This is the module 2 lab worksheet annotated with comments and answers (generally in red).
You don’t need to submit anything for this lab
In this lab we look at bit more in detail at what’s in a spectrogram. We go through the Discrete Fourier Transform in more detail in module 3. So, far we’ve only really talked about the Fourier Transform as a sort of black box way of determining what frequency components are in a window of audio.
The main point of this bit is to see time vs frequency trade off as we change the DFT length of the window that the DFT is applied over.
Spectrograms give us a plot of what frequencies are present in a recording through time: The vertical axis represents different frequencies, the horizontal axis represents time, the darkness of each coordinate (i.e., (time, frequency) point) in Praat represents the magnitude of that frequency in the input signal (waveform). The darker the spot, the higher the amplitude of that specific frequency (you can think of this as the volume or loudness of that specific frequency as a pure tone).
As discussed in class, applications like Praat generate spectrograms by applying the (Discrete) Fourier Transform to short windows in time. Changing the window size of that window changes what information you get out.
View the seashells
Sound object (and TextGrid annotations from last week if you have it)
You should see something like this:
Spectrogram
menu and go to Spectrogram settings...
Spectogram settings
pop up window with various parameters you can change:
View range (Hz)
: what frequencies are shown
Window length (s)
: The size of the windows we apply the Fourier Transform to
Dynamic range (dB)
: This basically tells you what loudness the colour white represents in the Praat spectrogram (frequencies with amplitude lower than a certain threshold all appear white, i.e. too quiet to notice)

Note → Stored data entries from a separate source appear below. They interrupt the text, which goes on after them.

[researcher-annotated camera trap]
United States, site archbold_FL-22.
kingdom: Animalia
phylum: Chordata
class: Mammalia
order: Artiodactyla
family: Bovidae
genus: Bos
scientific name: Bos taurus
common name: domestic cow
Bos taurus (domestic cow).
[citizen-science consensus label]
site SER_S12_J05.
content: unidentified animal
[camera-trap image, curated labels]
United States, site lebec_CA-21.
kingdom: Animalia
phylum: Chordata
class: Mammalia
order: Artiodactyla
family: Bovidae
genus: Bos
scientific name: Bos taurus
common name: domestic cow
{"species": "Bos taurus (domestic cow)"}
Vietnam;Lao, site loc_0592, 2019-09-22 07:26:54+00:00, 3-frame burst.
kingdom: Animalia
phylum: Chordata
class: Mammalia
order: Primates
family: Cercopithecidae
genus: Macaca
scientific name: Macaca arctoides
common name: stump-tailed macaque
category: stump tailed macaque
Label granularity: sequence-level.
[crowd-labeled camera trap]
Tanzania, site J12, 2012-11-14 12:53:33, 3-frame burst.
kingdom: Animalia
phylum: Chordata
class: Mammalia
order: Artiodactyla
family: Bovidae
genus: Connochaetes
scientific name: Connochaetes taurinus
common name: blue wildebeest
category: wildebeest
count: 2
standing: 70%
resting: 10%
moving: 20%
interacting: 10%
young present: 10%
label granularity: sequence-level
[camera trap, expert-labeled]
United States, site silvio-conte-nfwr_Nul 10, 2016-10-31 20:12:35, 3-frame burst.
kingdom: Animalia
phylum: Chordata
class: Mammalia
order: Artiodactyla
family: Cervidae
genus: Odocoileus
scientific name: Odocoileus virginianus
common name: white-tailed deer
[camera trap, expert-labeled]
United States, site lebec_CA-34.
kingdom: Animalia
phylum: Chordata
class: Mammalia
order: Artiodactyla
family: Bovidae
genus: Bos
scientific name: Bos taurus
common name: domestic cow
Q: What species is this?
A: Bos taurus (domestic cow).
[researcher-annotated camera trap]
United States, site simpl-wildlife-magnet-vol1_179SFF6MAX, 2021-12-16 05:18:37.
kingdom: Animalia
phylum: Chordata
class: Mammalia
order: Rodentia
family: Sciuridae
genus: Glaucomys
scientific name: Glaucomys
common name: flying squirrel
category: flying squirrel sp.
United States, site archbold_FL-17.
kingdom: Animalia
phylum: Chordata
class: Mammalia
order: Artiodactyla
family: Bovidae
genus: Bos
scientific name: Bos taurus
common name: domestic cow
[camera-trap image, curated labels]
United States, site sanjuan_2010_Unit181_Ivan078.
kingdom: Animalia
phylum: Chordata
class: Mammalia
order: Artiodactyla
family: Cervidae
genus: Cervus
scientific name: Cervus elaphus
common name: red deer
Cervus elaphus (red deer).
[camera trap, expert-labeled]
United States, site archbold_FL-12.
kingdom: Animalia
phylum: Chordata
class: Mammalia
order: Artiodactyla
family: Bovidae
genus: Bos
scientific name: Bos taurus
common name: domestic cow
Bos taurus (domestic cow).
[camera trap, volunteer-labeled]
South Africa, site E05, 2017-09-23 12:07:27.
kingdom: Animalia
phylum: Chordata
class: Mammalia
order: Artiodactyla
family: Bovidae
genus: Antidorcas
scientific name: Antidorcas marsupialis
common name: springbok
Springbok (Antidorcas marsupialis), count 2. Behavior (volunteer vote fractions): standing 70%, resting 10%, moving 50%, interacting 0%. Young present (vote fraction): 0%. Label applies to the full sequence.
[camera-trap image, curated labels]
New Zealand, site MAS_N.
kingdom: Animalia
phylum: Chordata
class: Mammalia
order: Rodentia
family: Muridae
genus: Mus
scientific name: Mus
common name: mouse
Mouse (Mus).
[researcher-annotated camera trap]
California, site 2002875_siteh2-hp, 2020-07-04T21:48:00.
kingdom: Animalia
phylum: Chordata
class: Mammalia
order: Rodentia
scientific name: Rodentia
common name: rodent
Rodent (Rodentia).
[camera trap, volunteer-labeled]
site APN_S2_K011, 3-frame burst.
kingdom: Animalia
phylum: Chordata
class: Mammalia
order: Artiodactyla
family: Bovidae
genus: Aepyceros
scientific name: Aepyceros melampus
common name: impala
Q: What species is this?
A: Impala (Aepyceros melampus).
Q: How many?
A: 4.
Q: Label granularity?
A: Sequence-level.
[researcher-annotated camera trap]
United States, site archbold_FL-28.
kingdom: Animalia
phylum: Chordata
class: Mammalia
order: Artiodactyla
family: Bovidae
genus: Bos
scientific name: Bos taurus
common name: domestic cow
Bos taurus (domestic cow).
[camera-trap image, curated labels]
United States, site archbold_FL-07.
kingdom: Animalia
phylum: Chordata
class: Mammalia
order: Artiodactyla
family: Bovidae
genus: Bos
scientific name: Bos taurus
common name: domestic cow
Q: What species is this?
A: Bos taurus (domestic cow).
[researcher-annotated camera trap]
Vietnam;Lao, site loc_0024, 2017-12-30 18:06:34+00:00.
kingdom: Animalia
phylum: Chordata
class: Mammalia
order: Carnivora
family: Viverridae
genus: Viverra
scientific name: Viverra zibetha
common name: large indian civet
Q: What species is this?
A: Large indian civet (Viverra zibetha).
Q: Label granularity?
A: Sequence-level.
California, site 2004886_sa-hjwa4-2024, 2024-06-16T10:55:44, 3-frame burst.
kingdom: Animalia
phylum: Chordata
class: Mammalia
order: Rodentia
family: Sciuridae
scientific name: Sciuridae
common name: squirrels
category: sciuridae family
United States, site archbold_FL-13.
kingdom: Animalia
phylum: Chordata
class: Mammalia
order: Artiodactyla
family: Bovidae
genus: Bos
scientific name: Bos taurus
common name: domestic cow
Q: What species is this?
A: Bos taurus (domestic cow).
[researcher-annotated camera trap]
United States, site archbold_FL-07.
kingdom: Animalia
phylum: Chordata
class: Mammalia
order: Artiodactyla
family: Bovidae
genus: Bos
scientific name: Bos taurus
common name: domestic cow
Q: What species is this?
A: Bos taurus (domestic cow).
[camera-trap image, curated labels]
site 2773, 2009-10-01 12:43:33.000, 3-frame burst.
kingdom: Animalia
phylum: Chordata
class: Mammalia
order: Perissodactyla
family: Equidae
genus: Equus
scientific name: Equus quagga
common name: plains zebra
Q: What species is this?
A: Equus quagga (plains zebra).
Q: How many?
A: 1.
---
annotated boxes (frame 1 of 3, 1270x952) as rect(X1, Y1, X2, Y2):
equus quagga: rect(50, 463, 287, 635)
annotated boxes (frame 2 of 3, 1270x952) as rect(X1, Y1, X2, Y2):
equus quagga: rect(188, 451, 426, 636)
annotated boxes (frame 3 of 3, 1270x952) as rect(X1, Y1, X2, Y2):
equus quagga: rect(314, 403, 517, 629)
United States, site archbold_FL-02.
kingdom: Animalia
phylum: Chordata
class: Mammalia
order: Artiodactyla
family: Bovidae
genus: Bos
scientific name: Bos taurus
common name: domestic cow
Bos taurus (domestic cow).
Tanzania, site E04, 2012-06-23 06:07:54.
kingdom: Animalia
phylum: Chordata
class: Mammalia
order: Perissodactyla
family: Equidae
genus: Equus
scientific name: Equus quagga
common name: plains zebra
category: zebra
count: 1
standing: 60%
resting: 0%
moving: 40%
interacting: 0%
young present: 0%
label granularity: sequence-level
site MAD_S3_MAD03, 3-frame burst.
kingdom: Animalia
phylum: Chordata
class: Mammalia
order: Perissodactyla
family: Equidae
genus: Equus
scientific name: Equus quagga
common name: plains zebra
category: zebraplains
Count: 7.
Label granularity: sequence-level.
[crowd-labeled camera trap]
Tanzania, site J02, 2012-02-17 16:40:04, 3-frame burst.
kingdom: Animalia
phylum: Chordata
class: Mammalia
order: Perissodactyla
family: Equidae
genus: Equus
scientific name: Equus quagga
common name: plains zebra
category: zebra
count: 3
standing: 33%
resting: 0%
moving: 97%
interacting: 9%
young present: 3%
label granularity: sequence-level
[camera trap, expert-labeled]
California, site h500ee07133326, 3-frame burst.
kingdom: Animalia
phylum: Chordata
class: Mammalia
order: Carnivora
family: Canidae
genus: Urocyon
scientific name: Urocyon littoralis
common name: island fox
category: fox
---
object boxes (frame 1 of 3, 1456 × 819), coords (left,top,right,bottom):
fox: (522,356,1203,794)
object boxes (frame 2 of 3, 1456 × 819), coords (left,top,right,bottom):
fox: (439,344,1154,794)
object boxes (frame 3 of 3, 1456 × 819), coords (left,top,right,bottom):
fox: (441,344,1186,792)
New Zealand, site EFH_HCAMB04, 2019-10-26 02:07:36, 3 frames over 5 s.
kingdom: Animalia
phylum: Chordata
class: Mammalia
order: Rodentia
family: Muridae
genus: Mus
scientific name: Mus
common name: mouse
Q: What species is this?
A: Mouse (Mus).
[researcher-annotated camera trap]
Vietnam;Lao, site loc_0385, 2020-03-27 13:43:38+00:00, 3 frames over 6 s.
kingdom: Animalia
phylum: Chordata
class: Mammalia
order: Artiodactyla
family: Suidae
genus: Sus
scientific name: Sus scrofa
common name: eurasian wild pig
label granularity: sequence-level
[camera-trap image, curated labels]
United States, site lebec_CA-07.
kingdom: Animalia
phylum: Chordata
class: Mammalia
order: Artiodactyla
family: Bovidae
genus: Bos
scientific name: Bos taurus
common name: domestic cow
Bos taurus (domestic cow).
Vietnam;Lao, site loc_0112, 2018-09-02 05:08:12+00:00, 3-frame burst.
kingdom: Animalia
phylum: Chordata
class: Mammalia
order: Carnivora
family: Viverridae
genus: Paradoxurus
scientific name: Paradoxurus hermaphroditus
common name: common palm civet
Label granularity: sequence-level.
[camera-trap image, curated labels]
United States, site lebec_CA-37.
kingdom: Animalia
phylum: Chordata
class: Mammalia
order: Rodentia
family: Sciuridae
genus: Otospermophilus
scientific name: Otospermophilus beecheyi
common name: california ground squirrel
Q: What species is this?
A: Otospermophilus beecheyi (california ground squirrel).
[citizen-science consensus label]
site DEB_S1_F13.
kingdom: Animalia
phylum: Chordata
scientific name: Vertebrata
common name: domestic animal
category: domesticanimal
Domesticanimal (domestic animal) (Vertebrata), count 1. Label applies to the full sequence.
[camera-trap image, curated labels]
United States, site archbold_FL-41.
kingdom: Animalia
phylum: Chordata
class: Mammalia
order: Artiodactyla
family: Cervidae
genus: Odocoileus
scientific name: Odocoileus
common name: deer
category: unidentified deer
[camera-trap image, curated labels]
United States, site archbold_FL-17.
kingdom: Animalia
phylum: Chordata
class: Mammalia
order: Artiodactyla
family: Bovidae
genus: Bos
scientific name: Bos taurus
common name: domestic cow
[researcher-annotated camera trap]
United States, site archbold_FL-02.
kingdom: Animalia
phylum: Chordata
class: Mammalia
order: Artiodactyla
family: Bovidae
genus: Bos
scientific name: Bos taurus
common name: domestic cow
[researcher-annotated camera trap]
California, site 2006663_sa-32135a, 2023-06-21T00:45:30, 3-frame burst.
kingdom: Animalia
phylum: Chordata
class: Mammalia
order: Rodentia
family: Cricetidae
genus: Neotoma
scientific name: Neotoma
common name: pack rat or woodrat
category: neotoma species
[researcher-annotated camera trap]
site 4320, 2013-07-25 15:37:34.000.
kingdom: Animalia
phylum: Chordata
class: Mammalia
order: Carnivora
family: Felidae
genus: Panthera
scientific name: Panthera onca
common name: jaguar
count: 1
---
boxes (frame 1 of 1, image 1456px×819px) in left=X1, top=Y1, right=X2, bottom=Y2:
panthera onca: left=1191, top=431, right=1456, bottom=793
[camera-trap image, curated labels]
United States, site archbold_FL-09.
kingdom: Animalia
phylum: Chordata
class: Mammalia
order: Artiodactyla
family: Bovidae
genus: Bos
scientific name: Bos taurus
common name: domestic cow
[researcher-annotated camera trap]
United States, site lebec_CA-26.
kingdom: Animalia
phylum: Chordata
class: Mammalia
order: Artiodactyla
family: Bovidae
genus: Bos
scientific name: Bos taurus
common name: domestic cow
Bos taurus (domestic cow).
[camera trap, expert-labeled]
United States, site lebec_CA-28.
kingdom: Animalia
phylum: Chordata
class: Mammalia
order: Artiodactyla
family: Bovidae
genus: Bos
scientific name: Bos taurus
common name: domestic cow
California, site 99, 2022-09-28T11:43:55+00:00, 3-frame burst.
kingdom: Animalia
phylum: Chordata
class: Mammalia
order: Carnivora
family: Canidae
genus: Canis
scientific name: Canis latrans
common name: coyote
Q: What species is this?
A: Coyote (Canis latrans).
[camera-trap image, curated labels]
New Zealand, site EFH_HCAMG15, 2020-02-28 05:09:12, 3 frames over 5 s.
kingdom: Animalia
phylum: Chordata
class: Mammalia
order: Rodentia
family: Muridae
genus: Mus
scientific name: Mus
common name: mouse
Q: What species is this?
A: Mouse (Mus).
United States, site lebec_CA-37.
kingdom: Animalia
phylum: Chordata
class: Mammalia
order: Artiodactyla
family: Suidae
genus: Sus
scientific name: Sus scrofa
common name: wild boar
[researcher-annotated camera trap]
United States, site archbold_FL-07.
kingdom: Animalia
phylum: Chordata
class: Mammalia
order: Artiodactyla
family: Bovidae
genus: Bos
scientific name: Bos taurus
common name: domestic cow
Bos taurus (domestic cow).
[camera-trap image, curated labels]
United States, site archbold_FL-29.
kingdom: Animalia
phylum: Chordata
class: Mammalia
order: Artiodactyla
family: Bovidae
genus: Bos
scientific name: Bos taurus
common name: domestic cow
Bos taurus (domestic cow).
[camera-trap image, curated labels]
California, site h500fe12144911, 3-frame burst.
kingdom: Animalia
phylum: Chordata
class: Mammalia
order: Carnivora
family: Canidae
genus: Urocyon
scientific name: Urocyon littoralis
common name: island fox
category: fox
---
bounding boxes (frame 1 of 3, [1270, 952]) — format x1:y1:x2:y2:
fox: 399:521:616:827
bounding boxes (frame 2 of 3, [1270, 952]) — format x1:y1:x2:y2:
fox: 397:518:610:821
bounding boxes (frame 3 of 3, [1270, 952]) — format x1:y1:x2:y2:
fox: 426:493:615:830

We’re going to focus on the _window length.
Window Length
value to 0.05 (i.e., bigger window)Apply
Question: What changes to do see in the spectrogram?
Answer: It should be easier to distinguish specific frequencies for the longer window You (window length = 0.05). Specifically, you’ll see more frequency bands at regular intervals (these are the harmonics of F0) which vary in their amplitude. “On top” of this you’ll see the formant (vocal tract resonance structure).
Let’s look at some other (extreme) window lengths
Question: What happens when you change the window length to 0.001?
Answer: Here the window length is very small, so you get good time resolution: the vertical lines basically correspond to the individual pulses of coming through the vocal folds (if you zoom in, you should see these line up quite well with the cycles in the waveform). But we can no longer really see the frequencies in the signal (it’s very blurry). You can still see some differences between the fricatives and the vowels, but you can’t see what the specific formants or harmonics are.
Question: What happens when you change the window length to 0.5? Can you distinguish different manners of articulation?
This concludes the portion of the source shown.